Category Archives: grief

Summer

{for Summer… who made it home to Canaan today}

It occurs to me this evening that earthquakes come in all shapes and sizes. And while the world’s eyes have been focused on Haiti’s earthquake over the past week, my eyes have been fixed on the one occurring beneath the surface of my own little piece of ground… the place I call home… the woman I call friend.

The ground beneath her has been shaking for the past four months, but her faith? Well, not easily shaken. And while leukemia has not been kind to her, her Father’s strength has been exceedingly kind. She has weathered her quake with all the dignity and grace of heaven. Some would say the cancer got the best of her, but I would say differently. Today, cancer had no say in the matter, because today the quake beneath her feet ceased in its shaking as she made her grand entrance to the throne of her Savior’s feet where she will worship him forever.

For those of us left behind, especially for her precious sons and adoring husband, the ground still shakes. The collective grief of our small community is palpable and strong. We’ve made this walk before. I’ve made this walk before—three times in the last two years. Cancer and its havoc is an all too familiar struggling in our neck of the world. For whatever reason, and God only knows (believe me when I tell you that I’ve asked him), our county claims some of the highest cancer statistics for our state. Everyone in our community has been touched by the disease at some point along the way.

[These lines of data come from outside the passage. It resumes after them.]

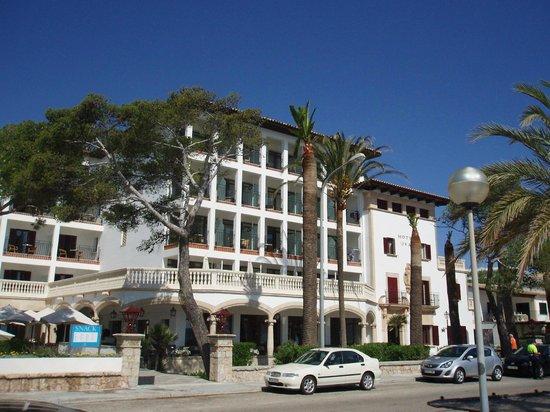 Hoposa Uyal Hotel: Front elevation of hotel
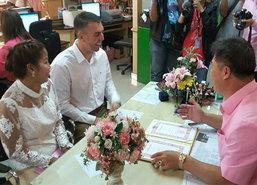 ชลบุรีสาวไทยควงหนุ่มอังกฤษจดทะเบียนคู่แรก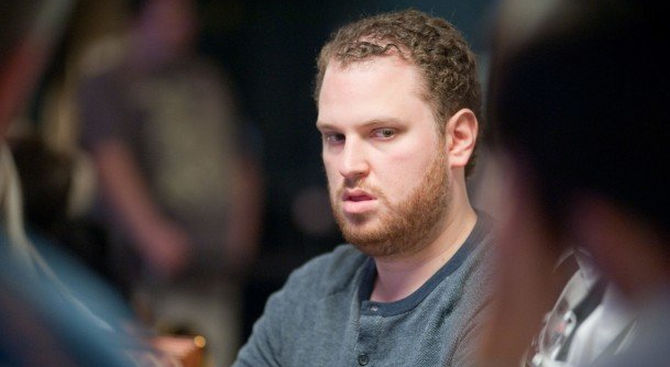 Scott Seiver, chipleader a fine day 1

Still and yet, familiarity doesn’t make the journey any easier. Each situation exceeds statistical data. Each road of suffering is unique and personally labeled with a name, a family, a life lived, a grief felt. There’s nothing neat and tidy about cancer. Nothing we can quickly and perfectly pack away even as we lower another casket into the ground.

Death and its corresponding mystery shake the earth beneath our feet. It reminds us all (whether we’re willing to own it or not) about the temporal nature of our flesh. About the eternal nature of our spirits. And that kind of reminder, friends, is sometimes a hard reckoning with which to engage. Why? Because of the searing pain that interjects its witness into the mix. Because of the questions that coincide with the grief. Because of the empty chair at the dinner table reserved for the one who has preceded us in death. And when all of that (the reckoning, the pain, the questions, the grief, and the empty chair) collide, the earth beneath our feet moves in witness to the internal wrestling of our souls. I don’t imagine there’s a Richter scale big enough to gauge that kind of rumbling.

As it should be. The burying of a loved one cannot be quantified and measured by human standards, only painfully felt at the deepest, rawest level of the human condition. We’ll try to quantify it; try to put some manageable parameters around it so as to better control the pain. Perhaps, this is needful… a necessary component to the grief process that enables us a measure of comfort during these days of unedited grief. My own heart stands as a witness to that this night.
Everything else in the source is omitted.